Troisièmement, les parlements de la tradition de Westminster ont par le passé surtout fonctionné sur le mode antagoniste du gouvernement contre l’opposition, dans lequel des partis disciplinés s’opposent et trouvent la motivation et l’énergie nécessaires pour faire avancer le processus parlementaire. Cependant, si les mêmes partis dominent à la fois la Chambre des communes et le Sénat et si une forte partisanerie émane des deux chambres, la volonté et la capacité du Sénat de servir d’organe complémentaire dans le processus parlementaire sont diminuées.

Enfin, les critiques ont raison de dire qu’une opposition légitime et efficace est essentielle pour qu’une démocratie parlementaire soit saine. Ils affirment que la disparition de l’opposition officielle, reconnue par le Règlement et pourvue de fonds et de personnel, affaiblira le rôle du Sénat en tant qu’institution de second examen objectif qui demande des comptes au gouvernement. Ils allèguent que le comité des travaux proposé permettra au représentant du gouvernement d’orchestrer le processus parlementaire.

Ces craintes sont exagérées. Il n’y a plus de parti désigné en tant qu’opposition officielle au Sénat. Toutefois, la partisanerie n’est pas le seul moyen de produire une opposition. Les sénateurs du Groupe des sénateurs indépendants affirment en effet qu’ils ne prennent pas position de manière collective en matière de politiques. Bientôt majoritaires, ils auront toute la liberté de s’opposer de manière spontanée aux projets de loi du gouvernement en fonction des intérêts qu’ils partagent selon leur région, leur idéologie ou leurs convictions politiques.

Les assemblées législatives ne peuvent pas fonctionner de façon chaotique et désordonnée. Il faut des structures et des procédures pour planifier et mettre en œuvre les programmes. La plupart des assemblées législatives ont tendance à élaborer leurs structures et leurs pratiques progressivement d’après les négociations entre les divers groupes parlementaires. En l’absence de partis organisés, concurrentiels, disciplinés et cohésifs, le nouveau Sénat a besoin d’un autre fondement pour organiser ses travaux.

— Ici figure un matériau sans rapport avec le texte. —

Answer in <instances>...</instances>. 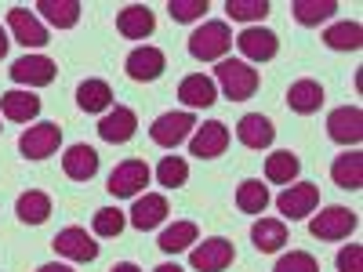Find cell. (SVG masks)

Un comité des travaux composé de tous les groupes présents au Sénat constitue une proposition constructive afin d’atteindre cet objectif. Mais comme pour tout changement apporté aux structures et aux règlements du Parlement, le diable se cache dans les détails. Il faut chercher à s’entendre sur ces détails en vue de faire l’essai de ce comité des travaux. Avec le temps, le comité établira des précédents sur la façon de traiter les divers types de projets de loi. On peut espérer que les négociations de bonne foi et les adaptations axées sur des principes amélioreront la confiance entre les divers groupes associés à un parti ou non. Une culture de mobilisation constructive sur les vrais enjeux, prenant le pas sur les stratagèmes partisans de la politique spectacle, pourrait en ressortir peu à peu.